A reunião de Bolsonaro com o embaixador de Israel, na Câmara dos Deputados, não teria acontecido se o anfitrião já estivesse preso ou pelo menos se sentisse sem cara e sem forças para aparições públicas.
Mas Bolsonaro anda por aí com desenvoltura e apareceu de terno e gravata para o encontro, dentro do Congresso, com suporte de gente da bancada de extrema direita. Foi assim que deu exposição cerimoniosa ao evento.
Bolsonaro e o embaixador afrontaram Lula, o governo, o Itamaraty, toda a diplomacia, o Ministério Público, o Judiciário, o Congresso, as instituições e o Brasil. Tudo com roteiro e liturgia e numa sala do Parlamento.
Uma afronta com um detalhe só aparentemente insignificante. Assessores e fotógrafos fizeram registros protocolares e foram retirados da sala, porque o resto ninguém poderia ver.
O Bolsonaro moribundo, que frequenta rodas de conversas, cultos e entrevistas, agora se encontra em reunião fechada no Congresso com o embaixador de um país empenhado em destruir um povo.
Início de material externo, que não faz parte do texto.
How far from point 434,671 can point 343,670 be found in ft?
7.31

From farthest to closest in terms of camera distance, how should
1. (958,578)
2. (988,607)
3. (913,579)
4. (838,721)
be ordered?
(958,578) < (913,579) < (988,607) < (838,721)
A afronta cumpre seu objetivo de desafiar a autoridade de Lula e também o de mostrar que Bolsonaro é um fora da lei avariado, mas ainda vivo e temeroso.
A diplomacia de guerra de Daniel Zohar Zonshine ajuda na sobrevida de Bolsonaro, que se oferece como escada para que Israel tente colocar o dedo na cara de Lula.
Podem dizer que não faz sentido, se Bolsonaro não tem mandato e foi derrotado em duas tentativas de se manter no governo, numa eleição seguida e num golpe tabajara.
Mas a reunião executa o plano de jogar para a torcida e mantê-la acordada, ao mesmo tempo em que Benjamin Netanyahu manda dizer que seu emissário conversa com Bolsonaro.
Foi uma troca. Israel contribui para a sensação de normalidade na vida de Bolsonaro, e o sujeito lhe ofereceu a vitrine para o desaforo. Netanyahu mandou dizer que Bolsonaro ainda tem poder interno e de interlocução internacional.
Como foi alcançado até agora apenas pela Justiça Eleitoral, Bolsonaro é o elefante que qualquer um enxerga como quiser, apalpando isoladamente a tromba, a orelha, a barriga, o Pix ou o rabo.
Não se tem ideia do conjunto e da sua utilidade política. O que Bolsonaro ainda é capaz de fazer? O sistema de Justiça ainda não o alcançou pelos crimes que cometeu. A inelegibilidade é um dano, mas ainda falta imobilizá-lo criminalmente.
Bolsonaro poderia estar morto politicamente, depois da eleição e da invasão de 8 de janeiro, se já tivesse sido submetido ao código penal, e não só ao código eleitoral.
A punição eleitoral é o que temos para as circunstâncias, porque a base para decisões mais drásticas é tão nebulosa quanto o poder real de Bolsonaro. Não há lastro na sociedade para que ele seja condenado e contido numa prisão.
Por isso combinaram a reunião. Para que uma autoridade estrangeira também dissesse que Bolsonaro vive e circula à vontade, cumprindo compromissos, com terno e gravata, com a diplomacia de um país mergulhado no sangue de crianças palestinas.
Duas expressões do que existe de pior no mundo hoje confraternizam, numa reunião que parece não ter sentido, pela só aparente impossibilidade de efeitos práticos imediatos.
O efeito é este: o embaixador decidiu dizer aqui, como andam dizendo em outros lugares, que Israel vai manter o massacre e pode manter por mais tempo os reféns brasileiros no sul de Gaza.
Judeus progressistas podem admitir que é constrangedor ver um embaixador de Israel sentado ao lado de uma figura que já tirou fotos com nazistas e tem parte do entorno e da base social com conexões comprovadas com essa gente.
Mas hoje nada mais constrange ninguém. A afronta está feita. O embaixador afrontou o presidente da República e as instituições brasileiras. E Bolsonaro apenas continuou afrontando o Ministério Público e o Judiciário.